Before we left, we also had the chance to have our first try on their recumbent bikes. If you had seen us wobbling around like unsteady children, you may have wondered how I ever managed to get this far around the world on a bike.

When we finally dragged ourselves away, and onto the trail, we followed the smooth asphalt routes the 35 miles towards Milwaukee. It was an easy enough ride, with just a small stop off en route to pick up a new tyre from a small bike shop. The new Kenda isn't my ideal choice, with cheap looking grooved surfaces, a mere 60 tpi, and inflating to only 60 psi. For now it's strapped under a cargo net with Celery (the lamb I rescued from the highway shoulder back in Montana), waiting to be called into service .

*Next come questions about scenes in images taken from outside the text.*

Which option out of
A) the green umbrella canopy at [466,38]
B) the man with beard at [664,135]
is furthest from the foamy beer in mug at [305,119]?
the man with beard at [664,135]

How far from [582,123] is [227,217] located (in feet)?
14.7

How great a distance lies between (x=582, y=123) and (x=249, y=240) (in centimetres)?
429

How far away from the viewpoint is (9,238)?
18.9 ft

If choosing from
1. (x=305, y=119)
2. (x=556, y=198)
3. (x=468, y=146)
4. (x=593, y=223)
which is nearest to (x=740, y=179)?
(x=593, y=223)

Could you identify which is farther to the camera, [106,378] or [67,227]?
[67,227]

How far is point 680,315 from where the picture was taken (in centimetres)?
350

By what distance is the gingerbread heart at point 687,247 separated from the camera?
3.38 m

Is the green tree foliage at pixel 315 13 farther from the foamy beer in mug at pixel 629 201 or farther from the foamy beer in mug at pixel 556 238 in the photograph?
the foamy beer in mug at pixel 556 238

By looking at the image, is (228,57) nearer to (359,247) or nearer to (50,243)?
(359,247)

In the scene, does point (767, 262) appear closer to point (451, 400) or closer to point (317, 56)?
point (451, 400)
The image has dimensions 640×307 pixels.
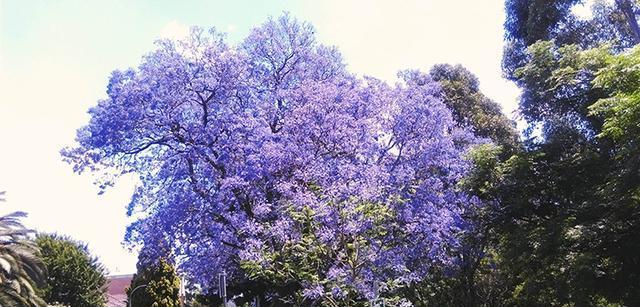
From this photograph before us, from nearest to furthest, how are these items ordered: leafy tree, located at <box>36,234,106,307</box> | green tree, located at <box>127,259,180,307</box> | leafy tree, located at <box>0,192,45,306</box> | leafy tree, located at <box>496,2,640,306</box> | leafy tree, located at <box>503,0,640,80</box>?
leafy tree, located at <box>496,2,640,306</box> → leafy tree, located at <box>503,0,640,80</box> → leafy tree, located at <box>0,192,45,306</box> → green tree, located at <box>127,259,180,307</box> → leafy tree, located at <box>36,234,106,307</box>

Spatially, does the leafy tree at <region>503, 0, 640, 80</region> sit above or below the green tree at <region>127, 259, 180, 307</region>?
above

Tonight we were lucky enough to be staying in the Bay View Eco Village, a small community living in a pair of neighbouring duplexes in suburban Milwaukee who try to live their lives in as sustainable and least consumeristic way possible. This doesn't mean living like animals at all. It's not about having nothing but wool loin cloths and eating the food fallen from the tree. Instead, it acknowledges the way in which people can get by with shared resources. Having communal spaces for example, shared appliances, and of course the expected assortment of eco-conscious practices in the household. They also are a part of a CSA - Community Supported Agriculture (www.localharvest.org/csa/), where you can either pay for a stake in (or work in) a local farm, and reap the benefits.

Something else which has impressed me about America, as I saw in Madison too, are the local events that are put on. Throughout the Summer, free live concerts are put on in the local park (Chill on the Hill), with tonight's final performance being provided by the fantastic sounding awfully named Tristan Royalty Squad (www.myspace.com/tristanroyaltysquad), who are I think somewhere in between Fela Kuti and the Africa 70, and King Crimson.
These kinds of concerts apparently happen throughout the city, and as wel as being a great place to hang out on a Summer's evening, seem to really bring communities together. I love the experience of seeing people sat around a picnic rug together, sharing a meal, while saying hi to the never ending streams of friends family and neighbours who pass by. I don't really feel that same vibe really is felt in London, and certainly that community feel is lacking.

Eventually though the first rains for some time began to fall, and as night drew in people scuttled home.
Tomorrow we leave Wisconsin behind, and along with it the world or cheese, bike trails, and people saying "good deal". We also embark on our first ferry trip of America- across the enormous Lake Michigan, and into the Eastern Time Zone, our final ever time zone on this trip until I land back in London.